Work request> Transcribe the records exactly. Pictures do not belong in the transcription.

Information shown>
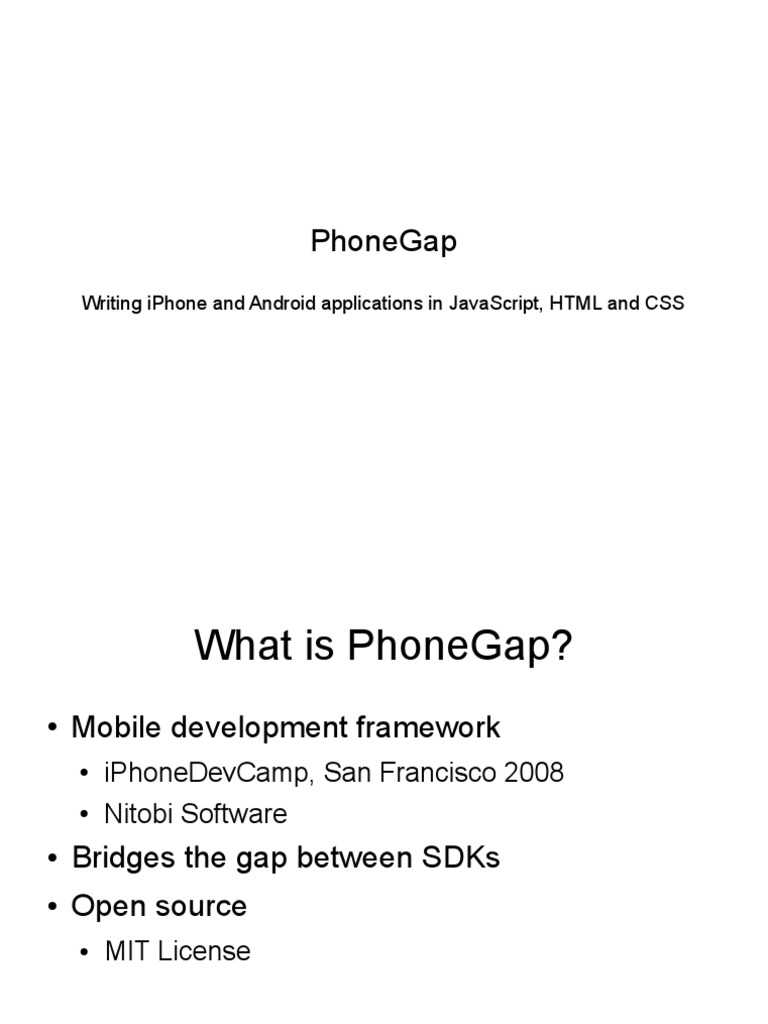 PhoneGap

Writing iPhone and Android applications in JavaScript, HTML and CSS

What is PhoneGap?

• Mobile development framework
• iPhoneDevCamp, San Francisco 2008
• Nitobi Software
• Bridges the gap between SDKs
• Open source
• MIT License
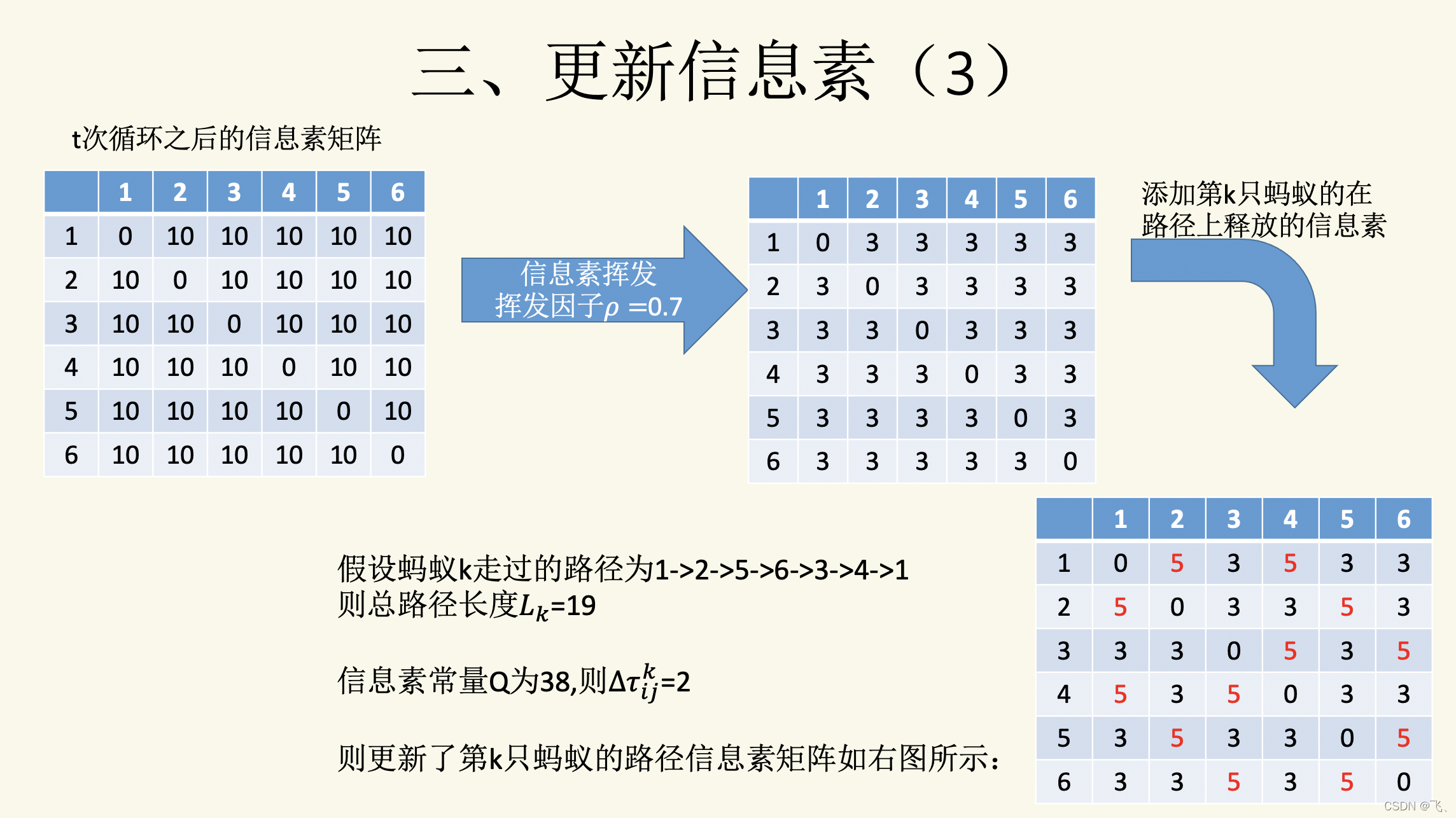 三、更新信息素（3）

t次循环之后的信息素矩阵

| | 1 | 2 | 3 | 4 | 5 | 6 |
|---|---|---|---|---|---|---|
| 1 | 0 | 10 | 10 | 10 | 10 | 10 |
| 2 | 10 | 0 | 10 | 10 | 10 | 10 |
| 3 | 10 | 10 | 0 | 10 | 10 | 10 |
| 4 | 10 | 10 | 10 | 0 | 10 | 10 |
| 5 | 10 | 10 | 10 | 10 | 0 | 10 |
| 6 | 10 | 10 | 10 | 10 | 10 | 0 |

信息素挥发
挥发因子$\rho$ =0.7

| | 1 | 2 | 3 | 4 | 5 | 6 |
|---|---|---|---|---|---|---|
| 1 | 0 | 3 | 3 | 3 | 3 | 3 |
| 2 | 3 | 0 | 3 | 3 | 3 | 3 |
| 3 | 3 | 3 | 0 | 3 | 3 | 3 |
| 4 | 3 | 3 | 3 | 0 | 3 | 3 |
| 5 | 3 | 3 | 3 | 3 | 0 | 3 |
| 6 | 3 | 3 | 3 | 3 | 3 | 0 |

添加第k只蚂蚁的在路径上释放的信息素

假设蚂蚁k走过的路径为1->2->5->6->3->4->1
则总路径长度$L_k$=19

信息素常量Q为38,则$\Delta\tau_{ij}^{k}$=2

则更新了第k只蚂蚁的路径信息素矩阵如右图所示：

| | 1 | 2 | 3 | 4 | 5 | 6 |
|---|---|---|---|---|---|---|
| 1 | 0 | 5 | 3 | 5 | 3 | 3 |
| 2 | 5 | 0 | 3 | 3 | 5 | 3 |
| 3 | 3 | 3 | 0 | 5 | 3 | 5 |
| 4 | 5 | 3 | 5 | 0 | 3 | 3 |
| 5 | 3 | 5 | 3 | 3 | 0 | 5 |
| 6 | 3 | 3 | 5 | 3 | 5 | 0 |

CSDN @飞、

Answer area>
 PhoneGap

Writing iPhone and Android applications in JavaScript, HTML and CSS

What is PhoneGap?

• Mobile development framework
• iPhoneDevCamp, San Francisco 2008
• Nitobi Software
• Bridges the gap between SDKs
• Open source
• MIT License
 三、更新信息素（3）

t次循环之后的信息素矩阵

| | 1 | 2 | 3 | 4 | 5 | 6 |
|---|---|---|---|---|---|---|
| 1 | 0 | 10 | 10 | 10 | 10 | 10 |
| 2 | 10 | 0 | 10 | 10 | 10 | 10 |
| 3 | 10 | 10 | 0 | 10 | 10 | 10 |
| 4 | 10 | 10 | 10 | 0 | 10 | 10 |
| 5 | 10 | 10 | 10 | 10 | 0 | 10 |
| 6 | 10 | 10 | 10 | 10 | 10 | 0 |

信息素挥发
挥发因子$\rho$ =0.7

| | 1 | 2 | 3 | 4 | 5 | 6 |
|---|---|---|---|---|---|---|
| 1 | 0 | 3 | 3 | 3 | 3 | 3 |
| 2 | 3 | 0 | 3 | 3 | 3 | 3 |
| 3 | 3 | 3 | 0 | 3 | 3 | 3 |
| 4 | 3 | 3 | 3 | 0 | 3 | 3 |
| 5 | 3 | 3 | 3 | 3 | 0 | 3 |
| 6 | 3 | 3 | 3 | 3 | 3 | 0 |

添加第k只蚂蚁的在路径上释放的信息素

假设蚂蚁k走过的路径为1->2->5->6->3->4->1
则总路径长度$L_k$=19

信息素常量Q为38,则$\Delta\tau_{ij}^{k}$=2

则更新了第k只蚂蚁的路径信息素矩阵如右图所示：

| | 1 | 2 | 3 | 4 | 5 | 6 |
|---|---|---|---|---|---|---|
| 1 | 0 | 5 | 3 | 5 | 3 | 3 |
| 2 | 5 | 0 | 3 | 3 | 5 | 3 |
| 3 | 3 | 3 | 0 | 5 | 3 | 5 |
| 4 | 5 | 3 | 5 | 0 | 3 | 3 |
| 5 | 3 | 5 | 3 | 3 | 0 | 5 |
| 6 | 3 | 3 | 5 | 3 | 5 | 0 |

CSDN @飞、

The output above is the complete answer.